Despatch manufactures high performance ovens and furnaces that deliver tight temperature and airflow uniformity for consistent, reliable results for simple to complex, high-volume applications.
With over 100 years of experience, Despatch has provided equipment for nearly every thermal processing application, and has the technical capability to modify existing designs to meet next generation requirements. Despatch offers the unique capability of integrating precise thermal processing with ancillary technologies to create solutions for even the most complex systems. The company’s team of highly skilled engineers designs, installs and optimizes all equipment and controls for maximum performance.
Electric, gas and infrared equipment may be designed for batch loading, or for a continuous flow of work using a conveyor. Heat can be transferred to the work by natural convection, forced convection or by radiant heat sources. In addition to different types of transfer, heating equipment may be designed to contain special atmospheres such as argon or nitrogen, or may incorporate special construction materials necessary for a specific application.
Despatch has a reputation for superior temperature uniformity which is critical to consistent product quality. Uniformity is achieved by minimizing heat loss through the oven walls, strategically locating fresh air and exhaust openings to provide a positive pressure differential, and the oven airstream is designed so air passing through the heating elements is adequately mixed before entering the work chamber.
The most important factors determining temperature uniformity are the type of airflow and the volume of air being moved. The best uniformities are maintained when airflow is uniform and reaches all points in the oven. As temperatures increase, higher volume airflow fans and motors are used, insulation is increased and more stringent airflow distribution is used.

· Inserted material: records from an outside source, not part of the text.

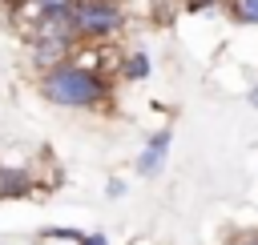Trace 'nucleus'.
Instances as JSON below:
<instances>
[{"label":"nucleus","mask_w":258,"mask_h":245,"mask_svg":"<svg viewBox=\"0 0 258 245\" xmlns=\"http://www.w3.org/2000/svg\"><path fill=\"white\" fill-rule=\"evenodd\" d=\"M226 8H230V16H234L238 24H246V28H258V0H230Z\"/></svg>","instance_id":"423d86ee"},{"label":"nucleus","mask_w":258,"mask_h":245,"mask_svg":"<svg viewBox=\"0 0 258 245\" xmlns=\"http://www.w3.org/2000/svg\"><path fill=\"white\" fill-rule=\"evenodd\" d=\"M125 12L117 0H77L73 4V28L81 40H105L113 32H121Z\"/></svg>","instance_id":"f03ea898"},{"label":"nucleus","mask_w":258,"mask_h":245,"mask_svg":"<svg viewBox=\"0 0 258 245\" xmlns=\"http://www.w3.org/2000/svg\"><path fill=\"white\" fill-rule=\"evenodd\" d=\"M0 189L4 193H20V189H28V177H0Z\"/></svg>","instance_id":"0eeeda50"},{"label":"nucleus","mask_w":258,"mask_h":245,"mask_svg":"<svg viewBox=\"0 0 258 245\" xmlns=\"http://www.w3.org/2000/svg\"><path fill=\"white\" fill-rule=\"evenodd\" d=\"M81 245H109V241H105L101 233H85V237H81Z\"/></svg>","instance_id":"9d476101"},{"label":"nucleus","mask_w":258,"mask_h":245,"mask_svg":"<svg viewBox=\"0 0 258 245\" xmlns=\"http://www.w3.org/2000/svg\"><path fill=\"white\" fill-rule=\"evenodd\" d=\"M250 104H254V108H258V84H254V88H250Z\"/></svg>","instance_id":"9b49d317"},{"label":"nucleus","mask_w":258,"mask_h":245,"mask_svg":"<svg viewBox=\"0 0 258 245\" xmlns=\"http://www.w3.org/2000/svg\"><path fill=\"white\" fill-rule=\"evenodd\" d=\"M73 4H77V0H24V20L36 24V20L48 16V12H73Z\"/></svg>","instance_id":"20e7f679"},{"label":"nucleus","mask_w":258,"mask_h":245,"mask_svg":"<svg viewBox=\"0 0 258 245\" xmlns=\"http://www.w3.org/2000/svg\"><path fill=\"white\" fill-rule=\"evenodd\" d=\"M218 4H230V0H185V8L202 12V8H218Z\"/></svg>","instance_id":"6e6552de"},{"label":"nucleus","mask_w":258,"mask_h":245,"mask_svg":"<svg viewBox=\"0 0 258 245\" xmlns=\"http://www.w3.org/2000/svg\"><path fill=\"white\" fill-rule=\"evenodd\" d=\"M169 129H157L149 141H145V149H141V157H137V173L141 177H157L161 169H165V157H169Z\"/></svg>","instance_id":"7ed1b4c3"},{"label":"nucleus","mask_w":258,"mask_h":245,"mask_svg":"<svg viewBox=\"0 0 258 245\" xmlns=\"http://www.w3.org/2000/svg\"><path fill=\"white\" fill-rule=\"evenodd\" d=\"M40 88H44V96L52 104H64V108H93V104H101L109 96V80L97 68L81 64L77 56L56 64V68H48Z\"/></svg>","instance_id":"f257e3e1"},{"label":"nucleus","mask_w":258,"mask_h":245,"mask_svg":"<svg viewBox=\"0 0 258 245\" xmlns=\"http://www.w3.org/2000/svg\"><path fill=\"white\" fill-rule=\"evenodd\" d=\"M230 245H258V229H250V233H238Z\"/></svg>","instance_id":"1a4fd4ad"},{"label":"nucleus","mask_w":258,"mask_h":245,"mask_svg":"<svg viewBox=\"0 0 258 245\" xmlns=\"http://www.w3.org/2000/svg\"><path fill=\"white\" fill-rule=\"evenodd\" d=\"M121 76H125V80H145V76H149V56H145V52H129V56L121 60Z\"/></svg>","instance_id":"39448f33"},{"label":"nucleus","mask_w":258,"mask_h":245,"mask_svg":"<svg viewBox=\"0 0 258 245\" xmlns=\"http://www.w3.org/2000/svg\"><path fill=\"white\" fill-rule=\"evenodd\" d=\"M4 4H20V0H4Z\"/></svg>","instance_id":"f8f14e48"}]
</instances>
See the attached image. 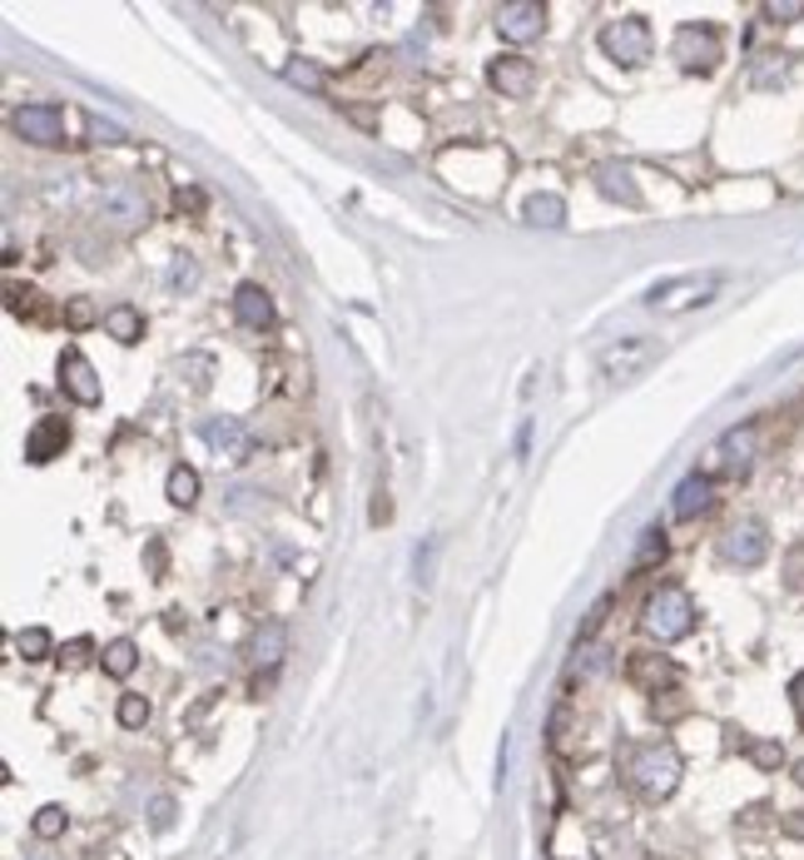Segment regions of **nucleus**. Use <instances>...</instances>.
<instances>
[{
    "label": "nucleus",
    "mask_w": 804,
    "mask_h": 860,
    "mask_svg": "<svg viewBox=\"0 0 804 860\" xmlns=\"http://www.w3.org/2000/svg\"><path fill=\"white\" fill-rule=\"evenodd\" d=\"M680 751L671 746V741H645V746H631V756H625V776H631V786L641 790L645 800H665L675 786H680Z\"/></svg>",
    "instance_id": "1"
},
{
    "label": "nucleus",
    "mask_w": 804,
    "mask_h": 860,
    "mask_svg": "<svg viewBox=\"0 0 804 860\" xmlns=\"http://www.w3.org/2000/svg\"><path fill=\"white\" fill-rule=\"evenodd\" d=\"M641 627L655 641H680L695 627V602L685 587H655L641 607Z\"/></svg>",
    "instance_id": "2"
},
{
    "label": "nucleus",
    "mask_w": 804,
    "mask_h": 860,
    "mask_svg": "<svg viewBox=\"0 0 804 860\" xmlns=\"http://www.w3.org/2000/svg\"><path fill=\"white\" fill-rule=\"evenodd\" d=\"M720 294V274H685V279H665L651 289V309L655 314H685L700 309Z\"/></svg>",
    "instance_id": "3"
},
{
    "label": "nucleus",
    "mask_w": 804,
    "mask_h": 860,
    "mask_svg": "<svg viewBox=\"0 0 804 860\" xmlns=\"http://www.w3.org/2000/svg\"><path fill=\"white\" fill-rule=\"evenodd\" d=\"M651 25H645V15H621V21H611L601 31V51L611 55L615 65H645L651 61Z\"/></svg>",
    "instance_id": "4"
},
{
    "label": "nucleus",
    "mask_w": 804,
    "mask_h": 860,
    "mask_svg": "<svg viewBox=\"0 0 804 860\" xmlns=\"http://www.w3.org/2000/svg\"><path fill=\"white\" fill-rule=\"evenodd\" d=\"M10 125H15L20 140L40 145V150H55V145H65V115H60L55 105H20V110L10 115Z\"/></svg>",
    "instance_id": "5"
},
{
    "label": "nucleus",
    "mask_w": 804,
    "mask_h": 860,
    "mask_svg": "<svg viewBox=\"0 0 804 860\" xmlns=\"http://www.w3.org/2000/svg\"><path fill=\"white\" fill-rule=\"evenodd\" d=\"M655 353H661L655 339H621L601 353V373L611 383H631V379H641V369H651Z\"/></svg>",
    "instance_id": "6"
},
{
    "label": "nucleus",
    "mask_w": 804,
    "mask_h": 860,
    "mask_svg": "<svg viewBox=\"0 0 804 860\" xmlns=\"http://www.w3.org/2000/svg\"><path fill=\"white\" fill-rule=\"evenodd\" d=\"M750 463H754V428H730L705 453V478H715V473L740 478V473H750Z\"/></svg>",
    "instance_id": "7"
},
{
    "label": "nucleus",
    "mask_w": 804,
    "mask_h": 860,
    "mask_svg": "<svg viewBox=\"0 0 804 860\" xmlns=\"http://www.w3.org/2000/svg\"><path fill=\"white\" fill-rule=\"evenodd\" d=\"M671 55L685 65V71H710L720 61V35L710 25H680L671 41Z\"/></svg>",
    "instance_id": "8"
},
{
    "label": "nucleus",
    "mask_w": 804,
    "mask_h": 860,
    "mask_svg": "<svg viewBox=\"0 0 804 860\" xmlns=\"http://www.w3.org/2000/svg\"><path fill=\"white\" fill-rule=\"evenodd\" d=\"M764 552H770V532H764V522H735V528L720 538V558L735 562V567H760Z\"/></svg>",
    "instance_id": "9"
},
{
    "label": "nucleus",
    "mask_w": 804,
    "mask_h": 860,
    "mask_svg": "<svg viewBox=\"0 0 804 860\" xmlns=\"http://www.w3.org/2000/svg\"><path fill=\"white\" fill-rule=\"evenodd\" d=\"M204 443L218 453V463H248L254 458V433H248L238 418H224V413L204 423Z\"/></svg>",
    "instance_id": "10"
},
{
    "label": "nucleus",
    "mask_w": 804,
    "mask_h": 860,
    "mask_svg": "<svg viewBox=\"0 0 804 860\" xmlns=\"http://www.w3.org/2000/svg\"><path fill=\"white\" fill-rule=\"evenodd\" d=\"M542 25H546V6H542V0H506L502 11H496V31H502L512 45L536 41Z\"/></svg>",
    "instance_id": "11"
},
{
    "label": "nucleus",
    "mask_w": 804,
    "mask_h": 860,
    "mask_svg": "<svg viewBox=\"0 0 804 860\" xmlns=\"http://www.w3.org/2000/svg\"><path fill=\"white\" fill-rule=\"evenodd\" d=\"M60 389H65L75 403H85V408H95V403H99V373H95V363H89L79 349L60 353Z\"/></svg>",
    "instance_id": "12"
},
{
    "label": "nucleus",
    "mask_w": 804,
    "mask_h": 860,
    "mask_svg": "<svg viewBox=\"0 0 804 860\" xmlns=\"http://www.w3.org/2000/svg\"><path fill=\"white\" fill-rule=\"evenodd\" d=\"M486 81H492L502 95H512V100H526L532 85H536V65L526 61V55H502V61L486 65Z\"/></svg>",
    "instance_id": "13"
},
{
    "label": "nucleus",
    "mask_w": 804,
    "mask_h": 860,
    "mask_svg": "<svg viewBox=\"0 0 804 860\" xmlns=\"http://www.w3.org/2000/svg\"><path fill=\"white\" fill-rule=\"evenodd\" d=\"M69 443V423L65 418H40L35 428L25 433V463H50L60 458Z\"/></svg>",
    "instance_id": "14"
},
{
    "label": "nucleus",
    "mask_w": 804,
    "mask_h": 860,
    "mask_svg": "<svg viewBox=\"0 0 804 860\" xmlns=\"http://www.w3.org/2000/svg\"><path fill=\"white\" fill-rule=\"evenodd\" d=\"M283 651H288V627H283V622H264V627H254V637H248V661H254V667L274 671L278 661H283Z\"/></svg>",
    "instance_id": "15"
},
{
    "label": "nucleus",
    "mask_w": 804,
    "mask_h": 860,
    "mask_svg": "<svg viewBox=\"0 0 804 860\" xmlns=\"http://www.w3.org/2000/svg\"><path fill=\"white\" fill-rule=\"evenodd\" d=\"M234 319L244 329H268L274 323V299H268L258 284H238L234 289Z\"/></svg>",
    "instance_id": "16"
},
{
    "label": "nucleus",
    "mask_w": 804,
    "mask_h": 860,
    "mask_svg": "<svg viewBox=\"0 0 804 860\" xmlns=\"http://www.w3.org/2000/svg\"><path fill=\"white\" fill-rule=\"evenodd\" d=\"M144 214H149V204H144V190H139V184H115V190L105 194V220L139 224Z\"/></svg>",
    "instance_id": "17"
},
{
    "label": "nucleus",
    "mask_w": 804,
    "mask_h": 860,
    "mask_svg": "<svg viewBox=\"0 0 804 860\" xmlns=\"http://www.w3.org/2000/svg\"><path fill=\"white\" fill-rule=\"evenodd\" d=\"M710 508V478L705 473H690V478L675 488V502H671V512L680 522H690V518H700V512Z\"/></svg>",
    "instance_id": "18"
},
{
    "label": "nucleus",
    "mask_w": 804,
    "mask_h": 860,
    "mask_svg": "<svg viewBox=\"0 0 804 860\" xmlns=\"http://www.w3.org/2000/svg\"><path fill=\"white\" fill-rule=\"evenodd\" d=\"M105 329H109V339H119V343H139L144 339V314H139L135 304H115V309L105 314Z\"/></svg>",
    "instance_id": "19"
},
{
    "label": "nucleus",
    "mask_w": 804,
    "mask_h": 860,
    "mask_svg": "<svg viewBox=\"0 0 804 860\" xmlns=\"http://www.w3.org/2000/svg\"><path fill=\"white\" fill-rule=\"evenodd\" d=\"M596 184H601V194H605V200L641 204V194H635V184H631V170H625V164H601V170H596Z\"/></svg>",
    "instance_id": "20"
},
{
    "label": "nucleus",
    "mask_w": 804,
    "mask_h": 860,
    "mask_svg": "<svg viewBox=\"0 0 804 860\" xmlns=\"http://www.w3.org/2000/svg\"><path fill=\"white\" fill-rule=\"evenodd\" d=\"M526 220H532L536 230H556V224H566V200L561 194H532V200H526Z\"/></svg>",
    "instance_id": "21"
},
{
    "label": "nucleus",
    "mask_w": 804,
    "mask_h": 860,
    "mask_svg": "<svg viewBox=\"0 0 804 860\" xmlns=\"http://www.w3.org/2000/svg\"><path fill=\"white\" fill-rule=\"evenodd\" d=\"M631 677L645 681V687H671V681H680V671H675L671 661H661V657H641V651H635V657H631Z\"/></svg>",
    "instance_id": "22"
},
{
    "label": "nucleus",
    "mask_w": 804,
    "mask_h": 860,
    "mask_svg": "<svg viewBox=\"0 0 804 860\" xmlns=\"http://www.w3.org/2000/svg\"><path fill=\"white\" fill-rule=\"evenodd\" d=\"M164 498L174 502V508H189V502L199 498V473H194V468H184V463H179V468L169 473V482H164Z\"/></svg>",
    "instance_id": "23"
},
{
    "label": "nucleus",
    "mask_w": 804,
    "mask_h": 860,
    "mask_svg": "<svg viewBox=\"0 0 804 860\" xmlns=\"http://www.w3.org/2000/svg\"><path fill=\"white\" fill-rule=\"evenodd\" d=\"M135 667H139V647H135V641H129V637L109 641V647H105V671H109V677L125 681Z\"/></svg>",
    "instance_id": "24"
},
{
    "label": "nucleus",
    "mask_w": 804,
    "mask_h": 860,
    "mask_svg": "<svg viewBox=\"0 0 804 860\" xmlns=\"http://www.w3.org/2000/svg\"><path fill=\"white\" fill-rule=\"evenodd\" d=\"M50 647H55V641H50V631H45V627H25V631L15 637V651H20L25 661H45V657H50Z\"/></svg>",
    "instance_id": "25"
},
{
    "label": "nucleus",
    "mask_w": 804,
    "mask_h": 860,
    "mask_svg": "<svg viewBox=\"0 0 804 860\" xmlns=\"http://www.w3.org/2000/svg\"><path fill=\"white\" fill-rule=\"evenodd\" d=\"M30 830H35L40 840H55L60 830H65V810H60V806H40L35 820H30Z\"/></svg>",
    "instance_id": "26"
},
{
    "label": "nucleus",
    "mask_w": 804,
    "mask_h": 860,
    "mask_svg": "<svg viewBox=\"0 0 804 860\" xmlns=\"http://www.w3.org/2000/svg\"><path fill=\"white\" fill-rule=\"evenodd\" d=\"M661 558H665V532L651 528V532H645V542H641V552L631 558V567H651V562H661Z\"/></svg>",
    "instance_id": "27"
},
{
    "label": "nucleus",
    "mask_w": 804,
    "mask_h": 860,
    "mask_svg": "<svg viewBox=\"0 0 804 860\" xmlns=\"http://www.w3.org/2000/svg\"><path fill=\"white\" fill-rule=\"evenodd\" d=\"M85 125H89V140H95V145H125L129 140V135L119 130L115 120H99V115H89Z\"/></svg>",
    "instance_id": "28"
},
{
    "label": "nucleus",
    "mask_w": 804,
    "mask_h": 860,
    "mask_svg": "<svg viewBox=\"0 0 804 860\" xmlns=\"http://www.w3.org/2000/svg\"><path fill=\"white\" fill-rule=\"evenodd\" d=\"M144 721H149V701L144 697H125V701H119V726L135 731V726H144Z\"/></svg>",
    "instance_id": "29"
},
{
    "label": "nucleus",
    "mask_w": 804,
    "mask_h": 860,
    "mask_svg": "<svg viewBox=\"0 0 804 860\" xmlns=\"http://www.w3.org/2000/svg\"><path fill=\"white\" fill-rule=\"evenodd\" d=\"M288 81L303 85V91H318V85H323V71H318V65H308V61H293V65H288Z\"/></svg>",
    "instance_id": "30"
},
{
    "label": "nucleus",
    "mask_w": 804,
    "mask_h": 860,
    "mask_svg": "<svg viewBox=\"0 0 804 860\" xmlns=\"http://www.w3.org/2000/svg\"><path fill=\"white\" fill-rule=\"evenodd\" d=\"M784 577H790L794 592H804V542L790 548V558H784Z\"/></svg>",
    "instance_id": "31"
},
{
    "label": "nucleus",
    "mask_w": 804,
    "mask_h": 860,
    "mask_svg": "<svg viewBox=\"0 0 804 860\" xmlns=\"http://www.w3.org/2000/svg\"><path fill=\"white\" fill-rule=\"evenodd\" d=\"M764 15H770V21H800V15H804V0H770V6H764Z\"/></svg>",
    "instance_id": "32"
},
{
    "label": "nucleus",
    "mask_w": 804,
    "mask_h": 860,
    "mask_svg": "<svg viewBox=\"0 0 804 860\" xmlns=\"http://www.w3.org/2000/svg\"><path fill=\"white\" fill-rule=\"evenodd\" d=\"M194 284H199V269L189 259H179L174 269H169V289H194Z\"/></svg>",
    "instance_id": "33"
},
{
    "label": "nucleus",
    "mask_w": 804,
    "mask_h": 860,
    "mask_svg": "<svg viewBox=\"0 0 804 860\" xmlns=\"http://www.w3.org/2000/svg\"><path fill=\"white\" fill-rule=\"evenodd\" d=\"M750 756L760 761V766H780L784 751H780V741H760V746H750Z\"/></svg>",
    "instance_id": "34"
},
{
    "label": "nucleus",
    "mask_w": 804,
    "mask_h": 860,
    "mask_svg": "<svg viewBox=\"0 0 804 860\" xmlns=\"http://www.w3.org/2000/svg\"><path fill=\"white\" fill-rule=\"evenodd\" d=\"M169 820H174V800L159 796L154 800V830H169Z\"/></svg>",
    "instance_id": "35"
},
{
    "label": "nucleus",
    "mask_w": 804,
    "mask_h": 860,
    "mask_svg": "<svg viewBox=\"0 0 804 860\" xmlns=\"http://www.w3.org/2000/svg\"><path fill=\"white\" fill-rule=\"evenodd\" d=\"M69 323H75V329H89V323H95V309H89V304H69Z\"/></svg>",
    "instance_id": "36"
},
{
    "label": "nucleus",
    "mask_w": 804,
    "mask_h": 860,
    "mask_svg": "<svg viewBox=\"0 0 804 860\" xmlns=\"http://www.w3.org/2000/svg\"><path fill=\"white\" fill-rule=\"evenodd\" d=\"M89 651H95V641H89V637H75V641L65 647V661H79V657H89Z\"/></svg>",
    "instance_id": "37"
},
{
    "label": "nucleus",
    "mask_w": 804,
    "mask_h": 860,
    "mask_svg": "<svg viewBox=\"0 0 804 860\" xmlns=\"http://www.w3.org/2000/svg\"><path fill=\"white\" fill-rule=\"evenodd\" d=\"M790 697H794V711H800V721H804V671L790 681Z\"/></svg>",
    "instance_id": "38"
},
{
    "label": "nucleus",
    "mask_w": 804,
    "mask_h": 860,
    "mask_svg": "<svg viewBox=\"0 0 804 860\" xmlns=\"http://www.w3.org/2000/svg\"><path fill=\"white\" fill-rule=\"evenodd\" d=\"M784 830H790V836H804V816H794V820H784Z\"/></svg>",
    "instance_id": "39"
},
{
    "label": "nucleus",
    "mask_w": 804,
    "mask_h": 860,
    "mask_svg": "<svg viewBox=\"0 0 804 860\" xmlns=\"http://www.w3.org/2000/svg\"><path fill=\"white\" fill-rule=\"evenodd\" d=\"M794 781H800V786H804V761H800V766H794Z\"/></svg>",
    "instance_id": "40"
},
{
    "label": "nucleus",
    "mask_w": 804,
    "mask_h": 860,
    "mask_svg": "<svg viewBox=\"0 0 804 860\" xmlns=\"http://www.w3.org/2000/svg\"><path fill=\"white\" fill-rule=\"evenodd\" d=\"M25 860H50V856H25Z\"/></svg>",
    "instance_id": "41"
}]
</instances>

Despatch tests ovens and furnaces for uniformity with the use of a nine-point thermocouple survey. A thermocouple is placed in each corner of an empty oven, at least 3 inches from any surface, with one thermocouple in the center.
When selecting an airflow pattern, the most important consideration is the load configuration. The main goal is to minimize obstructions to the airflow for more uniform heat distribution and to maximize the product surface area with which airflow will come into contact.